Files
persona-steering-template-l…/README.md
T
2026-06-13 14:05:26 +08:00

3.3 KiB

Persona Steering Template Library

Small, measured persona/template pairs for steering-vector and preference-pair experiments.

Example

template:
  You are a {persona} person thinking through the situation.

negative persona:
  authority-deferential even when wellbeing suffers

positive persona:
  wellbeing-focused even when authority-defying

measured pilot:
  strict_pass_rate = 0.75
  mean_axis_delta = 6.25
  mean_off_axis_problem = 2.00
  mean_max_style_abs_delta = 1.50

The point is not "this sounds like a good prompt". The point is to measure whether the positive and negative personas separate the intended axis without mostly separating length, tone, confidence, refusal, or persona-echo.

If the pair is honest -> untruthful, in Paris versus in Berlin is on-axis. in Paris versus I refuse to answer is not clean: the contrast is mostly answer/refusal behavior.

Score

On Hugging Face, start with template_pair_scores.

score is a conservative 0-100 clean-axis score:

100
* strict_pass_rate
* clamp(mean_axis_delta / 8)
* clamp((7 - mean_off_axis_problem) / 6)
* clamp((6 - mean_max_style_abs_delta) / 6)
* (1 - persona_echo_rate)
* (1 - refusal_or_ai_break_rate)

High score means the template/persona-pair cell repeatedly moved the intended axis while staying comparatively clean on off-axis, style, persona-echo, and refusal checks.

What To Browse

On Hugging Face:

  • template_pair_scores: clean selection table with id, template_jinja, score, source attribution, model metadata, and score components
  • template_scores: one row per template, aggregated over measured persona pairs
  • persona_pairs_v2_review: one row per candidate persona pair
  • v2_pilot_seed23_examples: raw completions and judge ratings

The examples are still the proof. The score is only a fast sorting key.

Files

  • data/persona_pairs_v2_candidates.jsonl: candidate persona pairs
  • data/templates_v2_candidates.txt: candidate {persona} templates
  • data/scenarios_v2_candidates.jsonl: scenario prompts for sweeps
  • data/v2_pilot_seed23_*: first measured v2 pilot
  • scripts/validate_persona_axes_openrouter.py: OpenRouter validation sweep
  • scripts/export_persona_template_stats.py: aggregate raw sweep output
  • scripts/build_hf_dataset.py: build parquet-only HF upload folder

Current Status

Preliminary.
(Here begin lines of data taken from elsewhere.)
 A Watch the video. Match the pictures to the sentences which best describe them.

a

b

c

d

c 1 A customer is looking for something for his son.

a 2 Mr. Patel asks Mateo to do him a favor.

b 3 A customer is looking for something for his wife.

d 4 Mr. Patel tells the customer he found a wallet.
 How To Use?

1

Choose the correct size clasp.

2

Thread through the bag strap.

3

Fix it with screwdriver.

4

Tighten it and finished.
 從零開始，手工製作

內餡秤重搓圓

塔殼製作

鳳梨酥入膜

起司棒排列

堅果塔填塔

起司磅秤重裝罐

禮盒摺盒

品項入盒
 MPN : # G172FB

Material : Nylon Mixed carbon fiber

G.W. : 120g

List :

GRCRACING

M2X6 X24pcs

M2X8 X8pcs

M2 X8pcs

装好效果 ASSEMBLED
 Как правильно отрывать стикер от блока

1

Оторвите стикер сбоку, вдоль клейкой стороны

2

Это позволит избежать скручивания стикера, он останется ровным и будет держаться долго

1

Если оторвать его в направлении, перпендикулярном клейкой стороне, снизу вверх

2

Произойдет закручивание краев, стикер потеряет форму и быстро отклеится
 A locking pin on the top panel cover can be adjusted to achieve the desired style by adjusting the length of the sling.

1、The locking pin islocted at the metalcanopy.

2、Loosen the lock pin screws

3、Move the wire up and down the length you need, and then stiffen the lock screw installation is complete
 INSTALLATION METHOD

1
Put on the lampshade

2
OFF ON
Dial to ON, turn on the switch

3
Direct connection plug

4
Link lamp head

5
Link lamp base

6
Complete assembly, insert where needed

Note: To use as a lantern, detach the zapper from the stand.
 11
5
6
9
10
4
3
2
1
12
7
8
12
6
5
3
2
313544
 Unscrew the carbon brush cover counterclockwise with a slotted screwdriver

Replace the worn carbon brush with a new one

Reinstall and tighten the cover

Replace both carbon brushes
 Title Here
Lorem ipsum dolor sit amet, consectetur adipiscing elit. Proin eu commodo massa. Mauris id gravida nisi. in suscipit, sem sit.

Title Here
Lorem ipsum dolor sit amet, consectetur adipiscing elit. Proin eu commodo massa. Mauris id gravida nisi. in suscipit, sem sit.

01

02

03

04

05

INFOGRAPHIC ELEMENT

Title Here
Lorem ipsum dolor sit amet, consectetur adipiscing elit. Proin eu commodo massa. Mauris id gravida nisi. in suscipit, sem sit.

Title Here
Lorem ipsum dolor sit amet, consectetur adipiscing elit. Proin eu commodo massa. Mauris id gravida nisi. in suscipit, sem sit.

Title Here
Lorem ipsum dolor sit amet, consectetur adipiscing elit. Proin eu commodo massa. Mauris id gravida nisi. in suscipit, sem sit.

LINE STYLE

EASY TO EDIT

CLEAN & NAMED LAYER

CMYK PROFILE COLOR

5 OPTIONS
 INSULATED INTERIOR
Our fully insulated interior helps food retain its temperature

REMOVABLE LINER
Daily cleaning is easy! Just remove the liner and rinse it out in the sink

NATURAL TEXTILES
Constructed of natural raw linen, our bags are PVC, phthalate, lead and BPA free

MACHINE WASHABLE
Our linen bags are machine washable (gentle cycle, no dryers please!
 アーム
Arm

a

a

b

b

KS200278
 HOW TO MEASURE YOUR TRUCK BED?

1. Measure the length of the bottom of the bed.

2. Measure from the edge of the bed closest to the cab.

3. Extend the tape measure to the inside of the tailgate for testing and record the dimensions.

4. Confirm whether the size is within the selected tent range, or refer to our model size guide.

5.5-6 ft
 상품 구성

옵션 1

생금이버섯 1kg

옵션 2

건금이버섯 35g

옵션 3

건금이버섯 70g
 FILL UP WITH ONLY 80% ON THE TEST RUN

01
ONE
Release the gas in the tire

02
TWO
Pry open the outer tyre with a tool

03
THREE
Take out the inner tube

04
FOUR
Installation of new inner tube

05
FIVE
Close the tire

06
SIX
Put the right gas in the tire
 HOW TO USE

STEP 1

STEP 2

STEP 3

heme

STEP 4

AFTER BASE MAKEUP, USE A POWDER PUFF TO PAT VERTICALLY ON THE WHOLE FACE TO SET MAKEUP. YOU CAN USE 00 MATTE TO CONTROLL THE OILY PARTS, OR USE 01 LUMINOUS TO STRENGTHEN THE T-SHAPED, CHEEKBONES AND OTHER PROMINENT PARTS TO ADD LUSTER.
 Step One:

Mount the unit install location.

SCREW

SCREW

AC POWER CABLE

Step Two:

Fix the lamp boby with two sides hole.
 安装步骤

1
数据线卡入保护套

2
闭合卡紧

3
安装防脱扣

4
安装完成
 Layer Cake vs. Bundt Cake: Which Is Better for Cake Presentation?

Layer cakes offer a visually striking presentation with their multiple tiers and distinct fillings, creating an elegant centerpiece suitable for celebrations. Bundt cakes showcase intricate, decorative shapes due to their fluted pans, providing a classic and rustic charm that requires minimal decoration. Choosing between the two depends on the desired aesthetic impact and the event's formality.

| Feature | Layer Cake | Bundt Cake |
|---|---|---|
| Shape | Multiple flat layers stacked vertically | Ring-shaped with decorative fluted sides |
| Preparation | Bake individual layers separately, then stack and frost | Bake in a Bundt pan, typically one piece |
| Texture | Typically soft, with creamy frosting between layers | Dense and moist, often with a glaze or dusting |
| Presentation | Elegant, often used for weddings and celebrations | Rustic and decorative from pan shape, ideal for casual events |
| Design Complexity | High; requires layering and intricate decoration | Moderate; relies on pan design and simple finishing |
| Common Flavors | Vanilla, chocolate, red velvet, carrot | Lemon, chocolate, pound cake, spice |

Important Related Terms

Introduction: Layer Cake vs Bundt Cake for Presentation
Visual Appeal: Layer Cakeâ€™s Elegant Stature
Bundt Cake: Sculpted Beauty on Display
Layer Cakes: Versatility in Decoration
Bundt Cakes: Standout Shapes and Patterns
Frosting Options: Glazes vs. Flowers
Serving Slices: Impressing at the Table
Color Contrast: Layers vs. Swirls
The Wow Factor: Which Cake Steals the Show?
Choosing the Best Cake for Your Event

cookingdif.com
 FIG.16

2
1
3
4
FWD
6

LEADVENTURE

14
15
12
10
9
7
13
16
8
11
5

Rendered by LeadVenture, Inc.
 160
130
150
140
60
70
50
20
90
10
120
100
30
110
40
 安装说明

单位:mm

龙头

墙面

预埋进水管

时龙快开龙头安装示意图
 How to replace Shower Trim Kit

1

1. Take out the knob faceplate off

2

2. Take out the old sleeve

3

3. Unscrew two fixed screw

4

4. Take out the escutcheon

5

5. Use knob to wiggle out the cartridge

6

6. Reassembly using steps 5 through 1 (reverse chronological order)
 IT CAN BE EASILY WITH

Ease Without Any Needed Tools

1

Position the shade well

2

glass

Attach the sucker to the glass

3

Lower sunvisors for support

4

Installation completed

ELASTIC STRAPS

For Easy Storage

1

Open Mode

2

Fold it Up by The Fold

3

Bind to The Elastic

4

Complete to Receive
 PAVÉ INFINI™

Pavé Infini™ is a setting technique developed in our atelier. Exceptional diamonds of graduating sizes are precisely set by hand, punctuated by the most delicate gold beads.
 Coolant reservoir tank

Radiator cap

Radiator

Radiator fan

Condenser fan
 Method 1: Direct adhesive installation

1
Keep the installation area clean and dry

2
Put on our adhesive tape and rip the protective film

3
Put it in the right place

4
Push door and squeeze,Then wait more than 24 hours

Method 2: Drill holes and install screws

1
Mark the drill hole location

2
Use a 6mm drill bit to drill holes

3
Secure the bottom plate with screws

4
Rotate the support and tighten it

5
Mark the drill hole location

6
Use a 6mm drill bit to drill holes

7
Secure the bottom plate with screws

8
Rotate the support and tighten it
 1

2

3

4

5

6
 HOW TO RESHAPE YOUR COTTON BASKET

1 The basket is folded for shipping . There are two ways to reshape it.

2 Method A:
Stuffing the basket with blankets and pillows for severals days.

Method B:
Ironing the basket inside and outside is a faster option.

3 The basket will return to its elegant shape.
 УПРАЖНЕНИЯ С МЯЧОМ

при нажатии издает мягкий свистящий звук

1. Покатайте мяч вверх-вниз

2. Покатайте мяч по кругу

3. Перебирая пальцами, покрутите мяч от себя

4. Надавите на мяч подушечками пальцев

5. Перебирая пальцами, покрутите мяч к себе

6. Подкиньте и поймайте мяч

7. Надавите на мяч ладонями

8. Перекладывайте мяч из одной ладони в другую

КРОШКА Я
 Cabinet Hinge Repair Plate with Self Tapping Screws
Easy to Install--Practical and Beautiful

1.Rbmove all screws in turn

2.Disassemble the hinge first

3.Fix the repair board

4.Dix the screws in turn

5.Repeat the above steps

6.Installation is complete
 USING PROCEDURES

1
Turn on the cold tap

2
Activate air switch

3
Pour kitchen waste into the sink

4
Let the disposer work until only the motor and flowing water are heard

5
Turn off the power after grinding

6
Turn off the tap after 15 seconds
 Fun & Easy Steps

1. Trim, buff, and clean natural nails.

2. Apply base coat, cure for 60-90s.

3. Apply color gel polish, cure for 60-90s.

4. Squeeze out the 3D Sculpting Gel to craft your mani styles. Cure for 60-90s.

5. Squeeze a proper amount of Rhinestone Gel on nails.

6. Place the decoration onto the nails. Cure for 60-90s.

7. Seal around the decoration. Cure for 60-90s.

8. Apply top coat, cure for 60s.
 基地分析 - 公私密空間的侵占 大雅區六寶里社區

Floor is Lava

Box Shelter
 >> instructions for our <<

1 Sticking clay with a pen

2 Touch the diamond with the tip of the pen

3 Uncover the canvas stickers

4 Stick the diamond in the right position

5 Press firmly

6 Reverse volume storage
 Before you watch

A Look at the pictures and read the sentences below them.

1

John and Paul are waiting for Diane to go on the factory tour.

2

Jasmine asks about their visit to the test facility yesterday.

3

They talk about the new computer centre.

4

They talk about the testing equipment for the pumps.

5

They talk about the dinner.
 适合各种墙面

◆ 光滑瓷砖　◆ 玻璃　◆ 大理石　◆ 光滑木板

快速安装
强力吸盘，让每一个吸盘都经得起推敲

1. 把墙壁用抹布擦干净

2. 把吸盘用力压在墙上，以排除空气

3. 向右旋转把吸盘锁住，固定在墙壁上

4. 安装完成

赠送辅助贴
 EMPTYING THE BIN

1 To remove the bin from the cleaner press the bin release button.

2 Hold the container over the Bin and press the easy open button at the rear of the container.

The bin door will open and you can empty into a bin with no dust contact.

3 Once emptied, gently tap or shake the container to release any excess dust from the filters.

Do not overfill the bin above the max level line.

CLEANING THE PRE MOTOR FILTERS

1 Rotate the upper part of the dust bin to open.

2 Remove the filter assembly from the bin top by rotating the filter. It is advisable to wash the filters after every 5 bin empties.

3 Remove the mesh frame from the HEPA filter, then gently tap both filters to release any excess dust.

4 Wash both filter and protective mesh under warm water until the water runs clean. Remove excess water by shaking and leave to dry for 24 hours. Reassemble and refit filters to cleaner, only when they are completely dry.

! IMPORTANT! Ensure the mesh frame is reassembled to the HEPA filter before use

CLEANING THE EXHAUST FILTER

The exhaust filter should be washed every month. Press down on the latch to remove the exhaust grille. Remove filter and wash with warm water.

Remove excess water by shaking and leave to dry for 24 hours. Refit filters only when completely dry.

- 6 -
The current pilot is small: 4 persona pairs x 4 templates x 4 scenarios. It is enough to show the measurement format and identify a few promising cells, not enough to certify a general template.

Current pilot: completions from qwen/qwen3.5-27b, judge google/gemini-3.1-flash-lite-preview, OpenRouter, temperature=0, seed 23. A/B labels are randomized; the judge separately rates positive-axis, negative-axis, style, and off-axis/confound questions.

Run

uv sync
uv run python scripts/validate_persona_axes_openrouter.py \
  --dry-run \
  --axes data/persona_pairs_v2_candidates.jsonl \
  --templates data/templates_v2_candidates.txt \
  --family data/scenarios_v2_candidates.jsonl \
  --n 2 \
  --out out/dryrun.json

See docs/guide.md for measured runs, export, and upload.